They may combine an affinity for sulfated polysaccharides and other polymeric carbon molecules [10, 11] produced by their eukaryote hosts with a resistance to eukaryote chemical defense molecules. The resulting competitive advantage over other bacterial groups that are utilizing the same kind of substrates, for example the Bacteroidetes  might be one of the keys to the success of planctomycetes in a wide variety of environments on earth. Our results show differences between the ABT737 different sampling times (February, July and September), in planctomycete abundance, OTU composition and diversity. For example, in February there is a relatively low abundance of planctomycetes (Figure 1) compared
to July and September. This may be linked to Selleckchem eFT-508 the
age of the kelp tissue, as the kelp lamina is older in February compared to in July SC79 and September due to the seasonal growth cycle of the kelp. Aging of the kelp tissue could be associated with lowered antibacterial chemical defense by the kelp, as the old kelp lamina is to be shed soon after February, and does therefore not need to be defended against microbial colonization. Without the presence of chemical defense substances, the planctomycetes could loose their competitive advantage over other bacterial groups, explaining their lower abundance in February. The senescence of the kelp tissue as it ages could also cause the appearance of new niches involved in degradation of different kelp constituents, thereby enabling the more diverse planctomycete communities that are observed in February compared to July and September (Table 1, Figure 6). Among the different planctomycete lineages that are represented on the kelp, the lineage defined as “”RB1″” in this study appears to be the most abundant, accounting for a majority of the clones at all sampling times (Figure 4). The high abundance of
RB1 planctomycetes may thus be the cause of the observed dominance of planctomycetes on kelp surfaces (Figs. 1 this website and 2). Their high abundance implies a lifestyle that makes them particularly successful on kelp surfaces.

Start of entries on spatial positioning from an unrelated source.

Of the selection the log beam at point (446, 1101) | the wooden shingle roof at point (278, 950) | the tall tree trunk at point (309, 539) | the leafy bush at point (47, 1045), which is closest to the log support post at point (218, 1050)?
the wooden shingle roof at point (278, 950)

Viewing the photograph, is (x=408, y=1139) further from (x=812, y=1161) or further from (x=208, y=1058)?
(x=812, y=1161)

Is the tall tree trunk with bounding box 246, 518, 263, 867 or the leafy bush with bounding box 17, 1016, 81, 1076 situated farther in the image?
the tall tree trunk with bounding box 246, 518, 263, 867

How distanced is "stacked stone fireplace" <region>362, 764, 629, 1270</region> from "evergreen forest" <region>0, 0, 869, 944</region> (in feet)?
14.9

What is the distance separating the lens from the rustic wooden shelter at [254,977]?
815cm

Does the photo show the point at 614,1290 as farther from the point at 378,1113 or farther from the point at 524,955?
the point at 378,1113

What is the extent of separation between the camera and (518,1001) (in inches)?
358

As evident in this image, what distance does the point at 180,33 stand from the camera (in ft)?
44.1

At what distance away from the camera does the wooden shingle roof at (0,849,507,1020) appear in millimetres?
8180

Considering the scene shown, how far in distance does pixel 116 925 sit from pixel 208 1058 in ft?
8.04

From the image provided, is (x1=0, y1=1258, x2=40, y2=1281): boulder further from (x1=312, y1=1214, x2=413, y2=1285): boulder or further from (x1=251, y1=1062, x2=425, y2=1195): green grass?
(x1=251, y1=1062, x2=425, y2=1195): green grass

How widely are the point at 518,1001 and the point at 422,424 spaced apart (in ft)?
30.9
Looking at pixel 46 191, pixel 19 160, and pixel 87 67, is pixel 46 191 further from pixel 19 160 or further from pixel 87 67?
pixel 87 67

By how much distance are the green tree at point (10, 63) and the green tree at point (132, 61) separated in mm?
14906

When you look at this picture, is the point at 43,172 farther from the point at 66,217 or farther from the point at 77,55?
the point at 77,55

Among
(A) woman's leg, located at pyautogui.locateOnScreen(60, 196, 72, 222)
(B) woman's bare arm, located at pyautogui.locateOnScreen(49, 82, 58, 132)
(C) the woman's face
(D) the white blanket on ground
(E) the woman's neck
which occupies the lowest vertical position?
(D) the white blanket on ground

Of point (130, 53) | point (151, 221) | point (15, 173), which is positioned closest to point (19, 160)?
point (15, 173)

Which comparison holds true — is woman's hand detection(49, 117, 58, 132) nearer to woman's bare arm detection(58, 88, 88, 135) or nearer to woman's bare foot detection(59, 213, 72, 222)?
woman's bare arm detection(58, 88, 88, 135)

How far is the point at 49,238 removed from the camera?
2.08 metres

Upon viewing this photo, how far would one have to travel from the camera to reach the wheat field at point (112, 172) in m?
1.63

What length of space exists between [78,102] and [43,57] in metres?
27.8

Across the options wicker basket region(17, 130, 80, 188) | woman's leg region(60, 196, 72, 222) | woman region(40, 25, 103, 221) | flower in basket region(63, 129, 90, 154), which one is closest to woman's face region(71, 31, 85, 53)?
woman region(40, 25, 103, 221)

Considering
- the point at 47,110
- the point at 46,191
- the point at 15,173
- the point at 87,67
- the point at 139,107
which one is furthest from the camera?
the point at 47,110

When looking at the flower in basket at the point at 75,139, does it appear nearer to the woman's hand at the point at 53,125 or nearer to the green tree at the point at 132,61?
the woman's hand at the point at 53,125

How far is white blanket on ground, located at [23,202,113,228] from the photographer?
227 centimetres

Yet the lineage also includes reference sequences from a variety of other marine habitats, indicating that RB1 is not a kelp-specific lineage. The RB1 and RB2 lineages, defined in this study, are clearly related to the “”Pirellulae”", a lineage including the genera Pirellula, Rhodopirellula and Blastopirellula (formerly all included in the genus Pirellula). Yet our phylogenetic analyses did not place them reliably with any of the described genera, indicated by the bootstrap support for the relevant branches in Figure 4. There are no sequences of cultured strains within the RB1 and RB2 lineages available in the databases. Another uncultured lineage, the so-called OM190 planctomycetes (Silva taxonomy) is also represented by clones from kelp surfaces at all sampling times, yet in low numbers.